BEIRUT – Lebanon’s prime minister-designate on Monday called for cooperation from all sides in the formation of a new government and for efforts to secure the immediate success of a French initiative to lift the country from crisis.
Lebanon is in the throes of an economic crisis marking the worst threat to its stability since the 1975-90 civil war. But French efforts to get its fractious leaders to agree a new government to start fixing the problems have yet to bear fruit.
The cabinet formation process has hit a logjam over the demand of Lebanon’s two dominant Shi’ite parties, the Iran-backed Hezbollah and its ally the Amal Movement, to name Shi’ite ministers in cabinet including the finance minister.
All sides should cooperate for the formation of a government of specialists “capable of halting the collapse and starting work to get the country out the crises”, Prime Minister-designate Mustapha Adib said in a statement.
Adib said he would spare no effort “to achieve this goal in cooperation with the president”.
Last week, reports suggested Adib may resign as his efforts floundered. He had proposed switching control of ministries, some of which have been held by the same factions for years.

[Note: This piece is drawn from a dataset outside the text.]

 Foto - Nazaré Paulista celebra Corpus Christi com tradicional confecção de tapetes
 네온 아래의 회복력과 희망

A senior Lebanese political source said France was still working to try to find a way through the logjam.
Adib is a Sunni Muslim as required by a power-sharing system that parcels out posts according to religious sects. He is backed by former Lebanese prime ministers including Saad al-Hariri, Lebanon’s leading Sunni.

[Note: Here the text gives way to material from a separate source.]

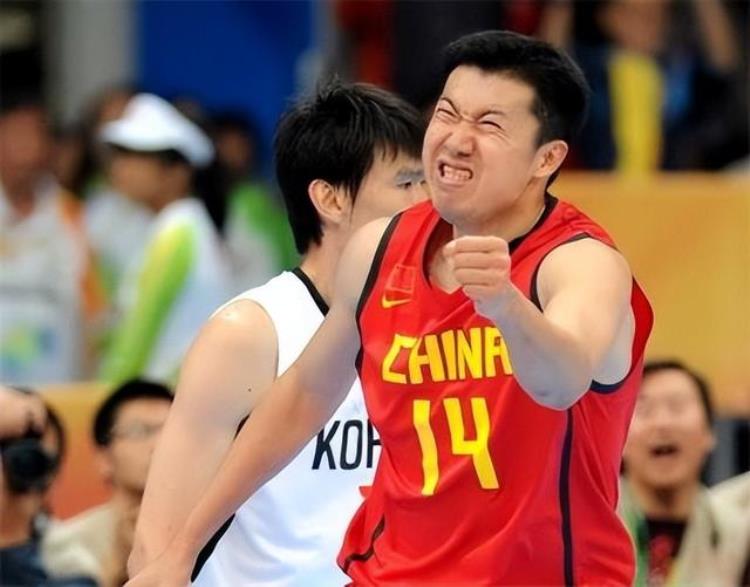 王治郅 追风少年「45岁的王治郅曾经的篮球名将永远的追风少年」
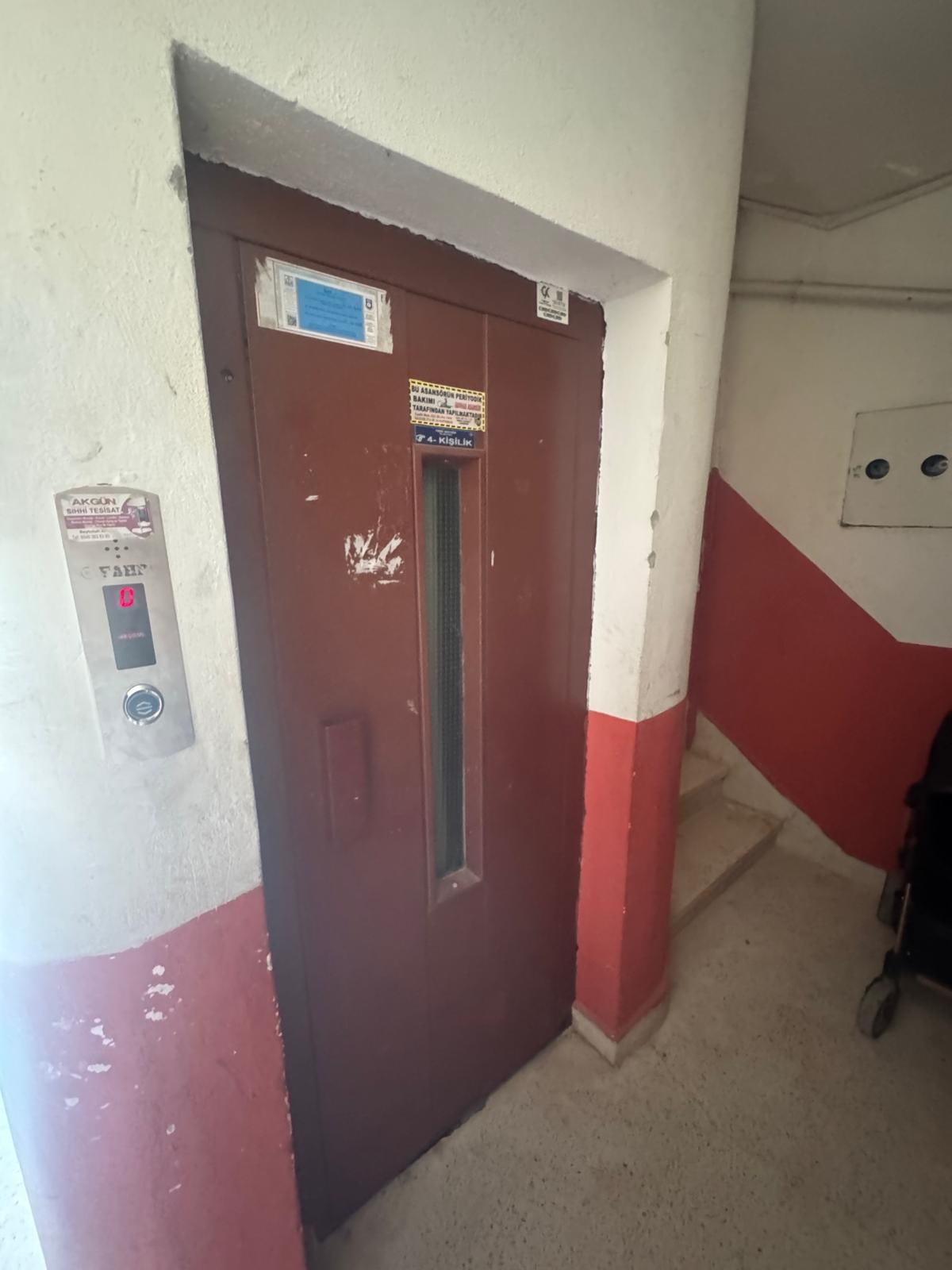 Satılık Daire Tapduk Emre Mahallesinde 3+1 140m2 Ara Kat Asansörlü — fotoğraf 10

The standoff spilled into the religious domain on Sunday.
Lebanon’s senior Christian cleric, Maronite Patriarch Bechara Boutros Al-Rai, criticised the demands made by the main Shi’ite parties without naming them, asking how one sect could demand “a certain ministry”.
This prompted a response from the supreme religious body of Lebanon’s Shi’ites which said comments by a major religious leader had distorted the truth.